I provided a requirements document for a User Authentication Login Endpoint requirement. This example document attempts to be explicit, precise, and constrained. Software requirements must necessarily be viable whilst eminently testable. It's structured to provide an AI code generator with sufficient detail to minimize guesswork and the chances of the AI producing undesirable output.

While AI code assistants will probably be more capable and context-aware, the fundamental need for human-defined guidance appears to remain. Guiding an AI assistant for software development could be embedded in project templates. It could be via custom AI assistant configurations (if available), or even as part of a "system prompt" that always precedes specific task prompts. 

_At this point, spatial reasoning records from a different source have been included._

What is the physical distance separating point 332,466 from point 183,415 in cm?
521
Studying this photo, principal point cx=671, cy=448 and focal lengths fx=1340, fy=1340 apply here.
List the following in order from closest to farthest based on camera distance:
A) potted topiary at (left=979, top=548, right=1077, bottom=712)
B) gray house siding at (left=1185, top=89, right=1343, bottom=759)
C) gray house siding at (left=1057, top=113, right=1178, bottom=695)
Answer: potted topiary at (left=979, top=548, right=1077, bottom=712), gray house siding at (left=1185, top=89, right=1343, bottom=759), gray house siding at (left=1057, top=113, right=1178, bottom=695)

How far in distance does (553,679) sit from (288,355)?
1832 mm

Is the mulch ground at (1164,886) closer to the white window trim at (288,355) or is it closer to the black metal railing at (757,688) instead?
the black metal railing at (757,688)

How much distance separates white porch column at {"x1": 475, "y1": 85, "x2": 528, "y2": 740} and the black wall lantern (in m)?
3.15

A dynamic set of principles that inform an ongoing interaction with AI can be based on the following. 

• Initial scaffolding: We provide the critical initial direction, ensuring the AI starts on the right path aligned with project standards, architecture, and non-negotiable requirements (especially security).
• Basis for interaction: Our documentation becomes the foundation for interactive refinement. When the AI produces output, it can be evaluated against our documented requirements.
• Evolving knowledge base: As the project progresses, parts of our documentation can be updated, or new ones added, reflecting new decisions or learnings.
• Guardrails for AI autonomy: As AIs gain more autonomy in suggesting larger code blocks or even architectural components, such documents can act as essential guardrails, ensuring their "creativity" stays within acceptable project boundaries.